CAN 2025 : Hafid Derradji dénonce le « boycott numérique » de la CAF et de la FIFA envers le Sénégal

Près d’une semaine après la victoire finale du Sénégal, le célèbre commentateur algérien d’Al Jazeera s’étonne de l’absence de félicitations officielles sur les plateformes numériques des instances dirigeantes du football. Un mutisme qu’il juge inédit et « étrange » au regard de l’histoire de la compétition.
Par Abdallah
Un silence qui interroge
Pour Hafid Derradji, le contraste est saisissant entre la ferveur mondiale et la froideur administrative des instances :
- Un précédent historique : D’ordinaire, la FIFA et la CAF inondent leurs réseaux sociaux et leurs sites officiels d’images du vainqueur, d’articles de célébration et de messages de félicitations immédiats.
- Le constat : Sept jours après le sacre, les portails web de la CAF et de la FIFA resteraient muets ou particulièrement discrets sur le triomphe sénégalais.
- Le tacle : Derradji suggère que ce silence ne pourra pas effacer la réalité du terrain : « Le monde entier a félicité le Sénégal, et l’histoire ne l’oubliera pas ».
Pourquoi un tel mutisme ?
Si les instances n’ont pas encore officiellement répondu à cette polémique, plusieurs observateurs évoquent des pistes pour expliquer ce malaise :
- L’arbitrage contesté : Les nombreuses polémiques liées à la VAR et aux décisions arbitrales durant la finale pourraient gêner la communication des instances.
- Tensions protocolaires : Les incidents rapportés lors de la remise du trophée (notamment autour de la figure du Prince Moulay Rachid) pourraient avoir créé un froid diplomatique.
- Gestion de crise : La CAF pourrait attendre de traiter les éventuels rapports de match et plaintes avant de lancer sa communication de célébration.

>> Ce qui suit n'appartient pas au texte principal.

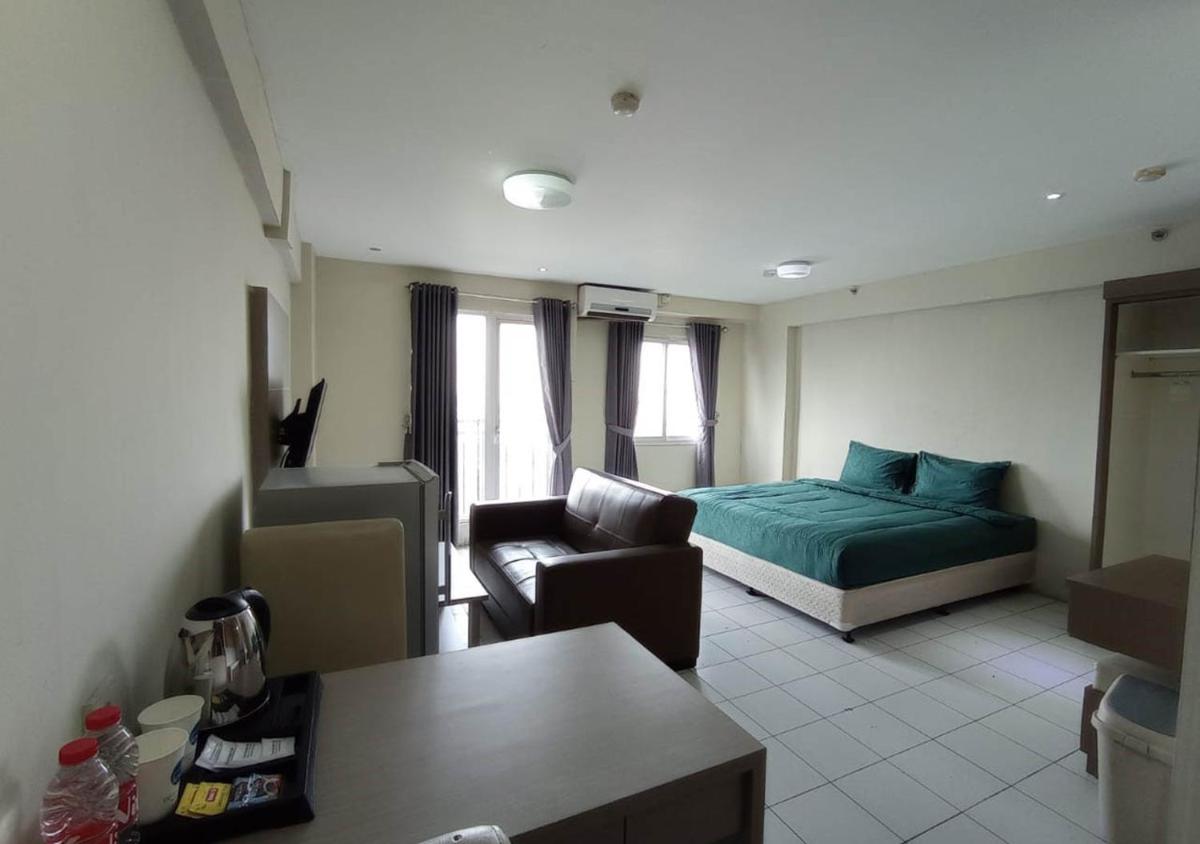 X-pressbedroom Mutiara-Bekasi - Housity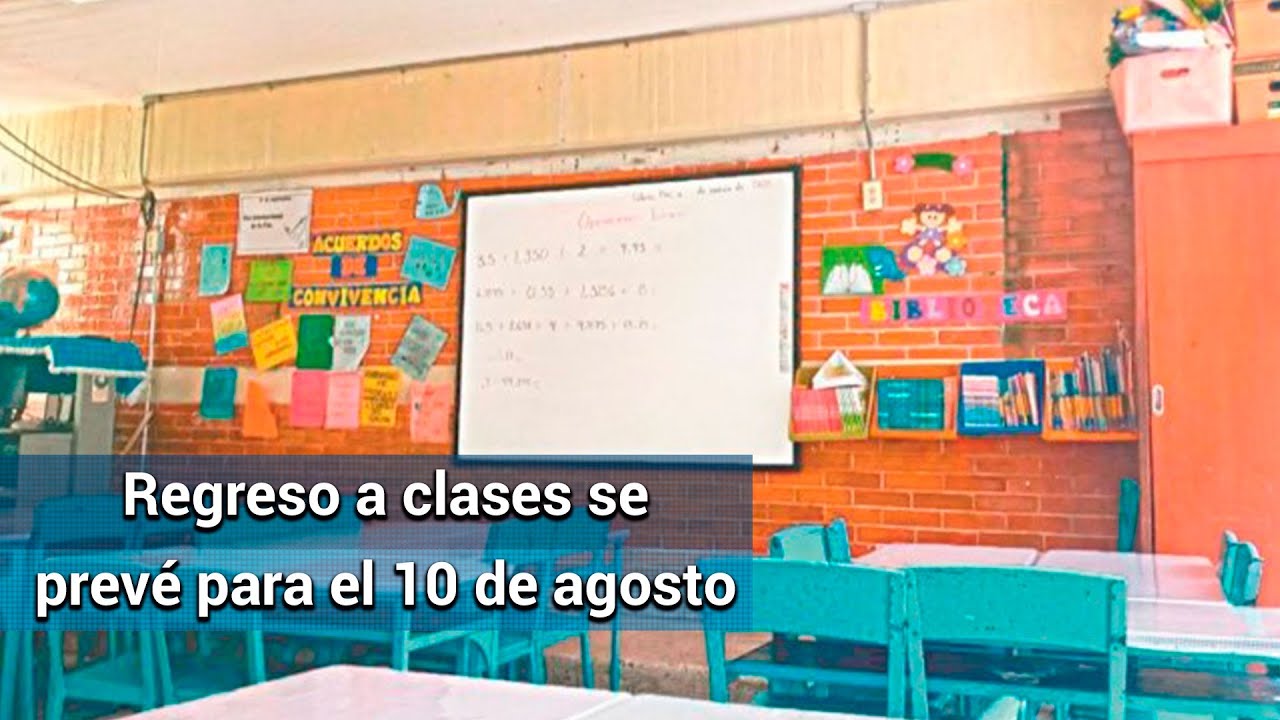 Protocolo de regreso a clases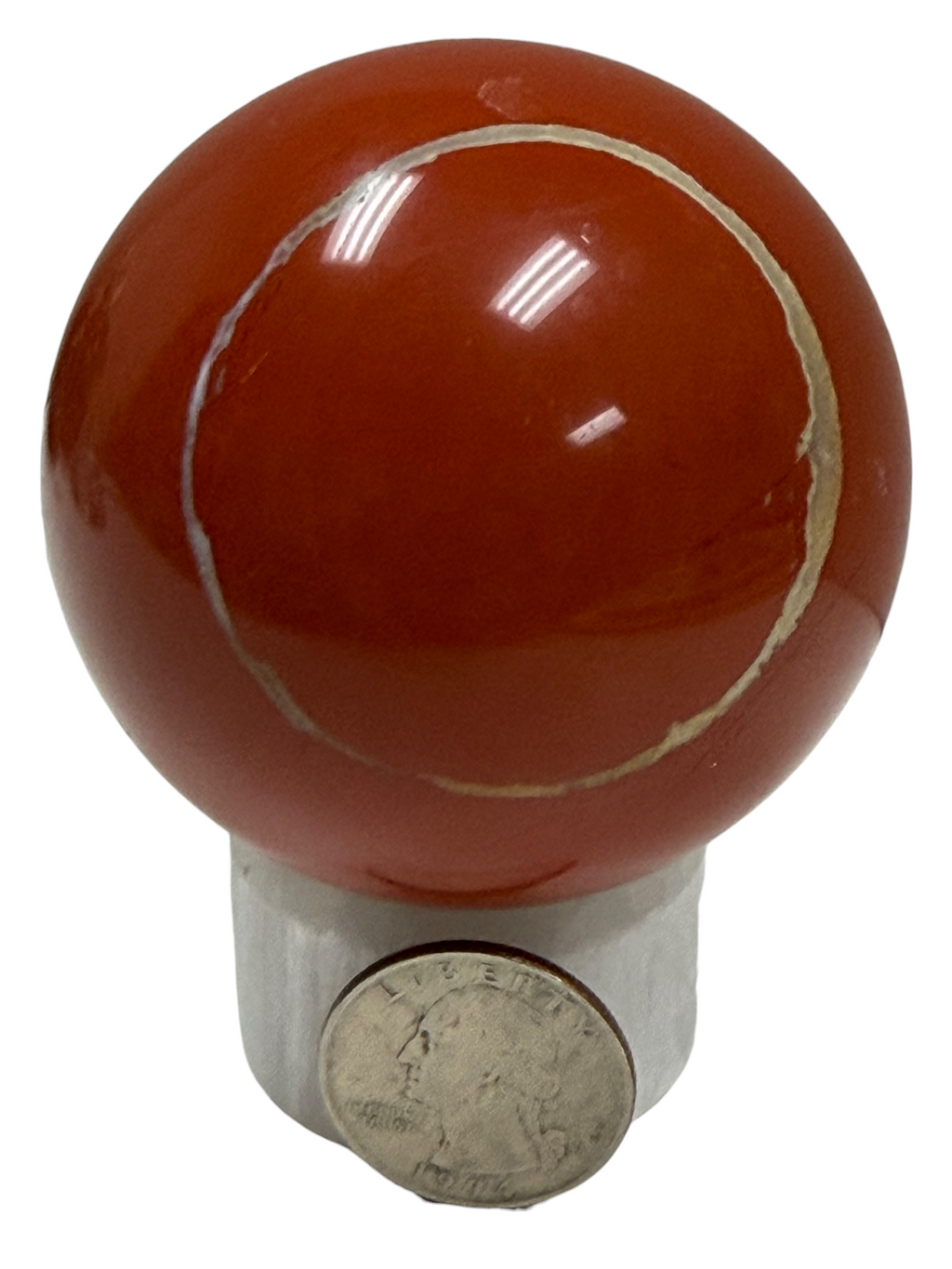 Red Jasper Sphere 66mm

Le point sur la polémique (Janvier 2026)
| Source de la critique | Cibles visées | Motif du grief |
| Hafid Derradji | CAF & FIFA | Absence de félicitations officielles sur leurs sites web. |
| Remy Ngono | Instances sportives | Relais de l’information via « Arrêt sur Images ». |
| Sentiment général | Gouvernance du football | Soupçon de traitement de faveur ou de rancœur institutionnelle. |
L’écho de Remy Ngono
Le relais de cette information par Remy Ngono n’est pas anodin. Connu pour son franc-parler et ses critiques acerbes contre la gestion du football africain, le journaliste de RFI amplifie un sentiment d’injustice ressenti à Dakar. Pour beaucoup, ce silence institutionnel ne fait que renforcer la légitimité d’une victoire acquise dans l’adversité.
Il est rarissime qu’une finale de CAN ne soit pas suivie d’une campagne de communication massive de la part de la CAF. Si ce silence persiste, il pourrait alimenter durablement la thèse d’une « fracture » entre le Sénégal et les instances dirigeantes, d’autant plus après une compétition marquée par des tensions sportives et extra-sportives entre les nations phares du continent.